**The exercise:** Starting with the line that contains "Between [561,261] and", copy every line through the end of the data below, exactly and with nothing added.

**Data for the task:**
╔══

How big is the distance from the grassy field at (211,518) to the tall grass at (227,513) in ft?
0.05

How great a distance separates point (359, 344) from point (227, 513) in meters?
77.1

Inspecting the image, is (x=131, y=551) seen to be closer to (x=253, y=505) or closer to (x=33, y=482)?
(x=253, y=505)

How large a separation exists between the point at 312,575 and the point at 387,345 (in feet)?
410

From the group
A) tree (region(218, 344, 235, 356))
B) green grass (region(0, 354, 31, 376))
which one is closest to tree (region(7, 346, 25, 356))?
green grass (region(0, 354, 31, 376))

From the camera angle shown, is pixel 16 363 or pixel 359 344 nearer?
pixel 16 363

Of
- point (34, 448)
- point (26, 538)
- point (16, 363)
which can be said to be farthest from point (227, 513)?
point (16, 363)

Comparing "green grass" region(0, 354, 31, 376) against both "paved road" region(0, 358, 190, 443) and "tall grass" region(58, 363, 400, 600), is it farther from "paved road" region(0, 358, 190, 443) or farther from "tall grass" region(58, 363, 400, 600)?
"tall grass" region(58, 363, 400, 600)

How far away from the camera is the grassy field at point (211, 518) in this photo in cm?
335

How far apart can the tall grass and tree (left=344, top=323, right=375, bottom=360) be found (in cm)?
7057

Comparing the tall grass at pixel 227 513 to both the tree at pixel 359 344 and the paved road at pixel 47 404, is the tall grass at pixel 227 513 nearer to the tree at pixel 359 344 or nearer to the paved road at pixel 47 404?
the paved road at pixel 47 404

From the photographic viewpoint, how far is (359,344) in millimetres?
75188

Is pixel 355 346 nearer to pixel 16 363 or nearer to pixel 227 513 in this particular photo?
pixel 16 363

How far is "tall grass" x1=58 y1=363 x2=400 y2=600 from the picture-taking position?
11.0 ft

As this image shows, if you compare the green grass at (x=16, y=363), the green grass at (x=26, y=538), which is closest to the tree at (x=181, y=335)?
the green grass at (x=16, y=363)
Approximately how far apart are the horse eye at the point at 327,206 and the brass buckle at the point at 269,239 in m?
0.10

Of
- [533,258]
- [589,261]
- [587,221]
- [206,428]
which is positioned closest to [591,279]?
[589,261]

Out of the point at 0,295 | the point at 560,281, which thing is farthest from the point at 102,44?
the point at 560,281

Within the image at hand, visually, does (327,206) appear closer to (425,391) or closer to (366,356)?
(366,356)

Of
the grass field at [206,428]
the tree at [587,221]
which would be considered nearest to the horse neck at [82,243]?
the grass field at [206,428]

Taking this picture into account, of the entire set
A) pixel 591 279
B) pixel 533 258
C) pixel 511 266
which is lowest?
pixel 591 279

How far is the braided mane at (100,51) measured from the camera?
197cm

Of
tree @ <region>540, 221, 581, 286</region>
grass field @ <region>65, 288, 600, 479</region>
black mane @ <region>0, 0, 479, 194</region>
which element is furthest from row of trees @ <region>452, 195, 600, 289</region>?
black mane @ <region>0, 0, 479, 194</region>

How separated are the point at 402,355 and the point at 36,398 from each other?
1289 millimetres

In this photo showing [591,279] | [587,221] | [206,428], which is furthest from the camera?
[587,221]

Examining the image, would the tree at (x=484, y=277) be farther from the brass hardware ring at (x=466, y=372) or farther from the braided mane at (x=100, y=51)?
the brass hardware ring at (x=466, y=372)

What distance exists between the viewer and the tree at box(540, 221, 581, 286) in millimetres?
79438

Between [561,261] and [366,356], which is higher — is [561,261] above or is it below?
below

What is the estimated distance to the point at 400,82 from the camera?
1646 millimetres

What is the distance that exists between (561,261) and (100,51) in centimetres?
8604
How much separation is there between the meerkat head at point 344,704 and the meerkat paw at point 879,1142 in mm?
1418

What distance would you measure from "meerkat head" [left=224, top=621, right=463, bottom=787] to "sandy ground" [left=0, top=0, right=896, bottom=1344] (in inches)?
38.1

╚══

**Final answer:**
Between [561,261] and [366,356], which is higher — is [561,261] above or is it below?
below

What is the estimated distance to the point at 400,82 from the camera?
1646 millimetres

What is the distance that exists between (561,261) and (100,51) in centimetres?
8604
How much separation is there between the meerkat head at point 344,704 and the meerkat paw at point 879,1142 in mm?
1418

What distance would you measure from "meerkat head" [left=224, top=621, right=463, bottom=787] to "sandy ground" [left=0, top=0, right=896, bottom=1344] (in inches)?
38.1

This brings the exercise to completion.